---- Material shown

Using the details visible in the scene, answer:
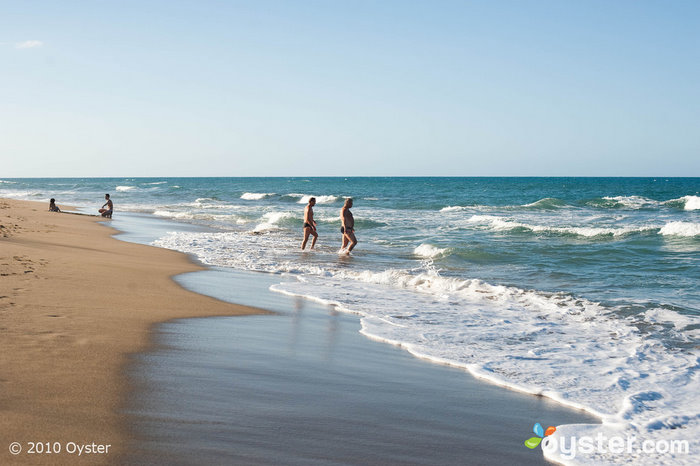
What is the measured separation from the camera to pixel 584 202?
4131 cm

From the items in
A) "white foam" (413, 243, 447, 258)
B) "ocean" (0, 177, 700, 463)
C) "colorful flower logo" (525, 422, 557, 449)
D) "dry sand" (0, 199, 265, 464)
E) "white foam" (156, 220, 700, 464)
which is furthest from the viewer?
"white foam" (413, 243, 447, 258)

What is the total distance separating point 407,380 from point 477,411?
0.77 m

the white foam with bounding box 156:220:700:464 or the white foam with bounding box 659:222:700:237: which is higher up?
the white foam with bounding box 659:222:700:237

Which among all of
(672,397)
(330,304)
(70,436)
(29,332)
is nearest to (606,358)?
(672,397)

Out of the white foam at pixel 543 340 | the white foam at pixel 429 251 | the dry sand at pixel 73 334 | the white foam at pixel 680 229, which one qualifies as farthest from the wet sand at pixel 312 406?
the white foam at pixel 680 229

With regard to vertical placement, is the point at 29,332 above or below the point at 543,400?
above

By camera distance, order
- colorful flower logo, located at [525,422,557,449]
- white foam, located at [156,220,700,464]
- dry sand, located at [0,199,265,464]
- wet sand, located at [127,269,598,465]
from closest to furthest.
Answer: dry sand, located at [0,199,265,464], wet sand, located at [127,269,598,465], colorful flower logo, located at [525,422,557,449], white foam, located at [156,220,700,464]

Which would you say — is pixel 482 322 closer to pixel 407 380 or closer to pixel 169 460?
pixel 407 380

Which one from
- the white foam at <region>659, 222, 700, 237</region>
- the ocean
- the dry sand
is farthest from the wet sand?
the white foam at <region>659, 222, 700, 237</region>

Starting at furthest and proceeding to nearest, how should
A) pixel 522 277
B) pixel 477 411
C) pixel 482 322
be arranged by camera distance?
pixel 522 277 → pixel 482 322 → pixel 477 411

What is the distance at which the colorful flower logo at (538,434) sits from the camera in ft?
12.0

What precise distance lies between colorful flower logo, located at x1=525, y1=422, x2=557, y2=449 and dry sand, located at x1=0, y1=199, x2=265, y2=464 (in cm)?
244

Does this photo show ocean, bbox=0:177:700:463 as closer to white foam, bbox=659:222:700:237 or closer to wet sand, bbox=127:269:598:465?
white foam, bbox=659:222:700:237

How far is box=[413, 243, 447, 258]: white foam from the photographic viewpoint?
1473cm
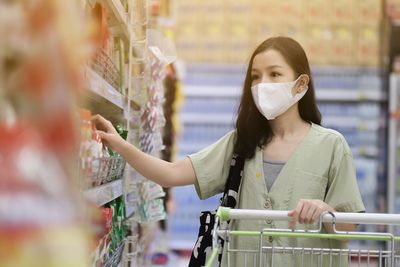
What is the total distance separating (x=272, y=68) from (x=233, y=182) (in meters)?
0.38

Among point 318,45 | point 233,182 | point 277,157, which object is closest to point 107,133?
point 233,182

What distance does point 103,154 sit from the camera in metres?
1.58

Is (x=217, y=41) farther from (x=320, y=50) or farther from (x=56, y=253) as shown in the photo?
(x=56, y=253)

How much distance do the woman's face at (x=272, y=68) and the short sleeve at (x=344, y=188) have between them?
30 centimetres

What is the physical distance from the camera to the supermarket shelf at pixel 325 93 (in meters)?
6.17

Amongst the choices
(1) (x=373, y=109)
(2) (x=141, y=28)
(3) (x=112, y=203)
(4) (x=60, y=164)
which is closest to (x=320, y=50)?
(1) (x=373, y=109)

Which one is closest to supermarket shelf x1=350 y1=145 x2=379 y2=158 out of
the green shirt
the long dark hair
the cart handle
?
the long dark hair

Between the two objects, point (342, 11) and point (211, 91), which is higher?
point (342, 11)

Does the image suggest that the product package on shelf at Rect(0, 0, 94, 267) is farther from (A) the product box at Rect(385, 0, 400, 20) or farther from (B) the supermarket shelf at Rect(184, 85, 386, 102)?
(A) the product box at Rect(385, 0, 400, 20)

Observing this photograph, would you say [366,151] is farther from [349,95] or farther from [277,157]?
[277,157]

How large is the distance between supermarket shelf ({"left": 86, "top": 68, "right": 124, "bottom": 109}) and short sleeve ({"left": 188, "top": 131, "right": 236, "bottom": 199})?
1.02ft

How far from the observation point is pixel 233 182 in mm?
2014

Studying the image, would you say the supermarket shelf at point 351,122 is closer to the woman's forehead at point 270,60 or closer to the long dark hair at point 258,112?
the long dark hair at point 258,112

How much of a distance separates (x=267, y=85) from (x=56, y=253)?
1521 mm
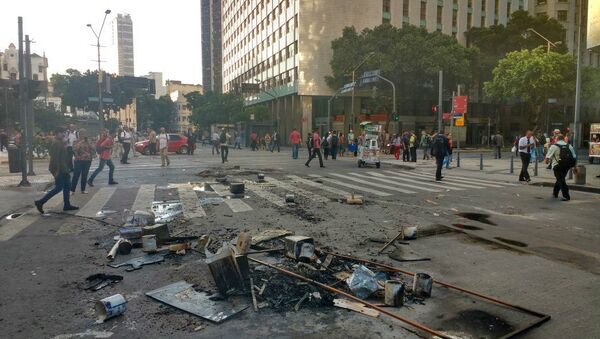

--------

Written request
Render the lines starting at the one containing "By camera distance, order" and ending at the one containing "from closest to furthest." as a Markdown table, leaving out any blank lines. Use a column named Line No. for the row number and a column named Text for the line.

The response
| Line No. | Text |
|---|---|
| 1 | By camera distance, order |
| 2 | - colorful flower logo, located at [525,422,557,449] |
| 3 | - white foam, located at [156,220,700,464] |
| 4 | - dry sand, located at [0,199,265,464] |
| 5 | - wet sand, located at [127,269,598,465] |
| 6 | from closest to furthest. |